Market: The busiest week of Q2 reporting was this week which drove stock performance, alongside the Fed decision and higher interest rates still creating volatility – particularly in Thursday’s market moves. 

Portfolio: We didn’t make any major changes to the portfolio this week. 

Big tech reporting this week and if last quarter was all about AI rhetoric, this quarter the debate is the extent to which AI monetisation and benefits is starting to be seen in the numbers. For Google and Meta, it’s increasingly difficult to disentangle AI with their core business performance. To the extent that they can apply AI to their very large advertising businesses, they appear to be the biggest short term big beneficiaries of AI. Both are integrating AI into their advertiser tools to increase ad performance, which is resulting in higher spend to their platforms and accelerating revenues in Q2. Spend which went away as a result of lower performance in a post-ATT world (Apple’s App tracking transparency – which effectively stopped the use of third party cookies used to track users across the web) is back, and some – with AI tools around targeting and optimisation seemingly mitigating that ATT impact for advertisers. 

For Microsoft, it’s clear that monetisation will take longer, because unlike Meta and Google, Microsoft needs to explicitly sell a product. But Microsoft is in our view one of the clearest and biggest AI dollar opportunities in the market – As we noted last week, back of the envelope maths of $30 per user per month (the announced pricing for Copilot) applied to 400m office users gets to a potential incremental annual revenue of $144bn. That’s like adding more than a Meta, and close to Google’s search business – to your revenue base… Worth waiting for!! 

There was a continued theme from last quarter which is the amount of capex all of big tech are spending around building out their own AI capabilities. 

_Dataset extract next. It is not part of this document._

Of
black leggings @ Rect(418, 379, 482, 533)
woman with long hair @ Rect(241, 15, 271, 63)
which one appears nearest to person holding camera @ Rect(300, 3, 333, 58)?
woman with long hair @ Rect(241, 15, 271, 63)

We think hyperscaler capex will amount to ~$160bn this year. There are still some questions being raised on how many AI chips will be available this year – reflected in comments from both Google and Meta around delays in server deliveries which we believe is related to Nvidia chips being sold out into next year. 

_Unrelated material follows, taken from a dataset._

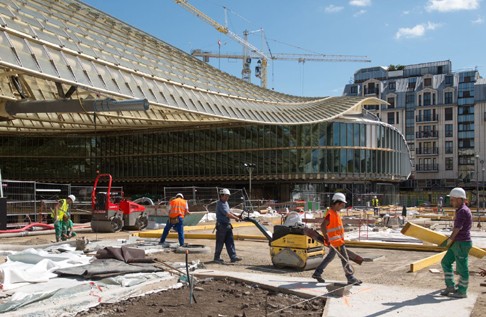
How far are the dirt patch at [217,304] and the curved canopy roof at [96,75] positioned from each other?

For all of Microsoft, Meta and Google (Amazon will report next week) though, capex in 2024 is going higher, with more spending on CPUs and GPUs and servers related to AI. And as we’ve said above it’s incumbent on them to invest, for different reasons: for Meta it’s about using AI to mitigate some of the advertising performance issues they had as a result of Apple’s privacy regulations – as above, we think that’s happening; For Google, largely the same; for Microsoft, AI leadership ensures they attract the next wave of new businesses into their software ecosystem and enables them to increase monetisation across a very large very sticky installed base. And foreach of Google, Microsoft and Amazon, selling Generative AI capabilities is one way they are trying to attract the next new growth customers to their cloud services. They are all in a race to invest, or risk falling behind. 

And when we think about each of Google, Amazon, Meta and Microsoft – they are all in a position to continue to invest – all have large cash balances and an ability to sustain high levels of investment over time. 

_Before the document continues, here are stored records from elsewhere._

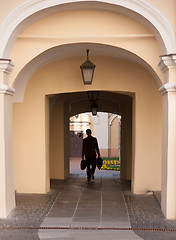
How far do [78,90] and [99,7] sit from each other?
7.72 feet

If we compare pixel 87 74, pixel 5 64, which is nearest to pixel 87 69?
pixel 87 74

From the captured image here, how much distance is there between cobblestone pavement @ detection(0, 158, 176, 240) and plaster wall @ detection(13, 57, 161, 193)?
52 centimetres

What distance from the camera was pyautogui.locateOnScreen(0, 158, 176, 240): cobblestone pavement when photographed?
15.0 ft

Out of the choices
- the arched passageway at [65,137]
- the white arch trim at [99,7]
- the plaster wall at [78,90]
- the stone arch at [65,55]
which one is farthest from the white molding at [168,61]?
the arched passageway at [65,137]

In the portfolio we benefit from the capex spend on servers and network infrastructure through the semiconductor content – the servers that are used in training and inference have a huge amount more semiconductor content in them and are multiples the cost of standard enterprise servers: More and faster CPUs and GPUs through AMD and Nvidia, both of whom make their chips at TSMC, and further down the chain benefitting the semi cap equipment companies which are all needed to make these leading chips (we were seeing the early signs of more HBM AI memory spend amongst some of the semicap names reporting this week)

Elsewhere, cost cutting and better margins continues to be a feature of most of the results we’re seeing – and tech overall is well placed to exercise cost control (typically high gross margins gives it a lot of flexibility in the cost structure) – that’s one of the ways we think tech can drive earnings growth materially higher than the market this year and one of the things which keeps us optimistic overall. 

Onto results: 

Microsoft AI monetisation requires patience.. 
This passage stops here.